**Página:**
-*-*-
Atenção! Esse texto é uma descrição resumida da aula ministrada por mim para os membros da quadratura no dia 23/07/2025 de forma remota.

Bem, hoje iremos versar acerca do § 3. do texto “Ontologia: hermenêutica da facticidade” de 1924. Já sabemos que este texto diz respeito a algumas conferências que Heidegger realizou em Freiburg. Aqui, ele está ensaiando — já desde 1919 — e experimentando algumas das noções existenciais que, posteriormente, culminarão na analítica do Dasein em Ser e Tempo de forma mais estruturada. Como mencionei, ele está preparando o caminho para pensar uma facticidade, uma existência que segundo o nosso filósofo não deve ser objetivada. Mesmo que ela possa ser tratada como objeto, tal abordagem inevitavelmente mina as possibilidades inerentes a essa mesma existência. 

Portanto, dizer o que é a vida fática, o que é em seu ser o homem, é objetificar um ente que, por sua essência, não se deixa reduzir a um objeto determinado. Nessa objetivação, perde-se a dinâmica essencial deste acontecer existencial [Dasein]. É justamente isso que está em jogo. 

Para tal investigação, Heidegger vai lançar mão de um método: o fenomenológico-hermenêutico. Já compreendemos o significado histórico do termo “hermenêutica”, e agora veremos como Heidegger o adota para sua análise. O objetivo é fazer uma exegese capaz de revelar como [Wie] a vida fática, a nossa própria existência cotidiana, se manifesta. A proposta de Heidegger no parágrafo terceiro é, portanto, pensar a hermenêutica como autointerpretação da facticidade. 

O que seria, então, uma autointerpretação da facticidade? O próprio prefixo ‘auto’ já nos dá uma pista. Somos nós mesmos quem realizamos essa hermenêutica. Não se trata de um teórico que observa o mundo de fora para interpretá-lo; o papel do teórico é interpretar a sua própria facticidade. A existência que está em jogo é a de cada um de nós. 

Aqui, Heidegger utiliza o termo “facticidade” para representar uma estrutura da vida fática, uma determinação dela. Contudo, não se trata de uma determinação no sentido fechado. A facticidade se relaciona a um âmbito de mobilidade; portanto, não se trata de uma determinação estanque. É um acontecer no âmbito da nossa própria existência. O Dasein, por ser hermenêutico, está constantemente interpretando a si mesmo. O desiderato deste parágrafo é, então, trabalhar a noção de hermenêutica como um modo de auto se interpretar e comunicar a facticidade — primeiramente, a nossa própria.
-*-*-
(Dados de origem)
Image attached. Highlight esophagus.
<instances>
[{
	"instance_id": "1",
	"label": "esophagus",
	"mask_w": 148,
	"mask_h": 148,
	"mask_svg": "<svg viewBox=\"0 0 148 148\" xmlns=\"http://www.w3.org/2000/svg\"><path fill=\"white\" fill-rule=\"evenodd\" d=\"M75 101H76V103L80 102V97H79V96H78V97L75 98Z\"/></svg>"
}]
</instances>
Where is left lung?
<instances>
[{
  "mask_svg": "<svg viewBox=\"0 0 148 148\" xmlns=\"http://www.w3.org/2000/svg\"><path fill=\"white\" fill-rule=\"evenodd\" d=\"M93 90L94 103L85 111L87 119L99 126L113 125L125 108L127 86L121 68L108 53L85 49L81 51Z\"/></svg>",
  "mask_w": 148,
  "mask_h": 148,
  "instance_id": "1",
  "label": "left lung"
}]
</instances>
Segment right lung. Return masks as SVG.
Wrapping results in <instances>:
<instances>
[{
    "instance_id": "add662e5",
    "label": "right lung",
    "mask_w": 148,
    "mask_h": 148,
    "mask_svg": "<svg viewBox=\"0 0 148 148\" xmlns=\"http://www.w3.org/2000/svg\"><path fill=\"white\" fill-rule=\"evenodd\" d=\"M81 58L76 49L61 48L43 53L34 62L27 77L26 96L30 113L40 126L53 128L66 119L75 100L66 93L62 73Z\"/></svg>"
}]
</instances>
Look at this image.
-*-*-
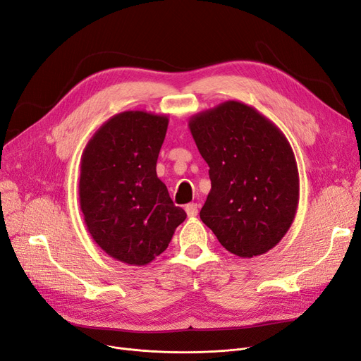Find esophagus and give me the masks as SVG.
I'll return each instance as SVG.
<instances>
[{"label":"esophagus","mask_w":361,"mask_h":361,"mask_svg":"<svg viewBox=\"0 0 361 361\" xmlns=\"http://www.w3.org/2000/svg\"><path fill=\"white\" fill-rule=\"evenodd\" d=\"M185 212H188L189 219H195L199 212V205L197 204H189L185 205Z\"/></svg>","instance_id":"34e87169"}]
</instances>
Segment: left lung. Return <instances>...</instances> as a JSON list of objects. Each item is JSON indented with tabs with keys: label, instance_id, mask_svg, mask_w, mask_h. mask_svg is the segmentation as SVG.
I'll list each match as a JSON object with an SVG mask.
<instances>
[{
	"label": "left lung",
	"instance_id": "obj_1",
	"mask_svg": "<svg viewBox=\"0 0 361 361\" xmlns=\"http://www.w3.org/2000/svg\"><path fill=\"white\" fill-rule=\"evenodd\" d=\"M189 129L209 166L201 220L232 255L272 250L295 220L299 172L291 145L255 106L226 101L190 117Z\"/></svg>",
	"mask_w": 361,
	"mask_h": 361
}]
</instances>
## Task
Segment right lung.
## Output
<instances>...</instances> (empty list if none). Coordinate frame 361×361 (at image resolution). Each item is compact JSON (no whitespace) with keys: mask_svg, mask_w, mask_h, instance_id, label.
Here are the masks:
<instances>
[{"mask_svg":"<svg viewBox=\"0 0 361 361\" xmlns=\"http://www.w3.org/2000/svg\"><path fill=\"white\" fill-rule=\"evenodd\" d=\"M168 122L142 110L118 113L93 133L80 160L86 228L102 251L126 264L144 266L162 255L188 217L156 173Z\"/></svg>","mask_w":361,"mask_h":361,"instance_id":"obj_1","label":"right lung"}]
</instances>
-*-*-
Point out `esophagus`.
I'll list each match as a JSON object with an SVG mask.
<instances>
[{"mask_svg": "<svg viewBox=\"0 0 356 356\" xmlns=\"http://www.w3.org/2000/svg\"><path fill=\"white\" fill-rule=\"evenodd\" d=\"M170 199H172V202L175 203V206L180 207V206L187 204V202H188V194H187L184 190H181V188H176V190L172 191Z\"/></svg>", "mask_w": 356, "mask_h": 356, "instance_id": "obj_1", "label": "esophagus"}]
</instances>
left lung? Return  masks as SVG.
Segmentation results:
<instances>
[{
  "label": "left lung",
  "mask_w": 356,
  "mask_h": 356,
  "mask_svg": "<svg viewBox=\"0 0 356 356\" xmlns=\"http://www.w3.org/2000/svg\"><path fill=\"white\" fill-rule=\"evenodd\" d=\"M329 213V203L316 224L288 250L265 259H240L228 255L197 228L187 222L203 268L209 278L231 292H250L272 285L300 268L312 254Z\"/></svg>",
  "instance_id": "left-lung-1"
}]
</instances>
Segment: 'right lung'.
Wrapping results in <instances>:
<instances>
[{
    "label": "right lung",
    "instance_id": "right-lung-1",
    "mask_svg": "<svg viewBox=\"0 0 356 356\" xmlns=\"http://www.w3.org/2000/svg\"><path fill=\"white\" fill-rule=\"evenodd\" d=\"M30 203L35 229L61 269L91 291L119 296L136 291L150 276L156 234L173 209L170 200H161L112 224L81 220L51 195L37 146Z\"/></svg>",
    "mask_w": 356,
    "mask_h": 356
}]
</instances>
-*-*-
**Objetivos:**
1. Pode repetir o trecho do resumo da aula sobre hermenêutica de "Bem, hoje iremos" a "essa mesma existência."?
2. Pode reescrever os registros da linha com "Where is left lung?" até a linha com "Look at this image.", trocando "right lung" por "liver", sem alterar mais nada e devolvendo só essas linhas?

**Soluções:**
1.
Bem, hoje iremos versar acerca do § 3. do texto “Ontologia: hermenêutica da facticidade” de 1924. Já sabemos que este texto diz respeito a algumas conferências que Heidegger realizou em Freiburg. Aqui, ele está ensaiando — já desde 1919 — e experimentando algumas das noções existenciais que, posteriormente, culminarão na analítica do Dasein em Ser e Tempo de forma mais estruturada. Como mencionei, ele está preparando o caminho para pensar uma facticidade, uma existência que segundo o nosso filósofo não deve ser objetivada. Mesmo que ela possa ser tratada como objeto, tal abordagem inevitavelmente mina as possibilidades inerentes a essa mesma existência.

2.
Where is left lung?
<instances>
[{
  "mask_svg": "<svg viewBox=\"0 0 148 148\" xmlns=\"http://www.w3.org/2000/svg\"><path fill=\"white\" fill-rule=\"evenodd\" d=\"M93 90L94 103L85 111L87 119L99 126L113 125L125 108L127 86L121 68L108 53L85 49L81 51Z\"/></svg>",
  "mask_w": 148,
  "mask_h": 148,
  "instance_id": "1",
  "label": "left lung"
}]
</instances>
Segment liver. Return masks as SVG.
Wrapping results in <instances>:
<instances>
[{
    "instance_id": "add662e5",
    "label": "liver",
    "mask_w": 148,
    "mask_h": 148,
    "mask_svg": "<svg viewBox=\"0 0 148 148\" xmlns=\"http://www.w3.org/2000/svg\"><path fill=\"white\" fill-rule=\"evenodd\" d=\"M81 58L76 49L61 48L43 53L34 62L27 77L26 96L30 113L40 126L53 128L66 119L75 100L66 93L62 73Z\"/></svg>"
}]
</instances>
Look at this image.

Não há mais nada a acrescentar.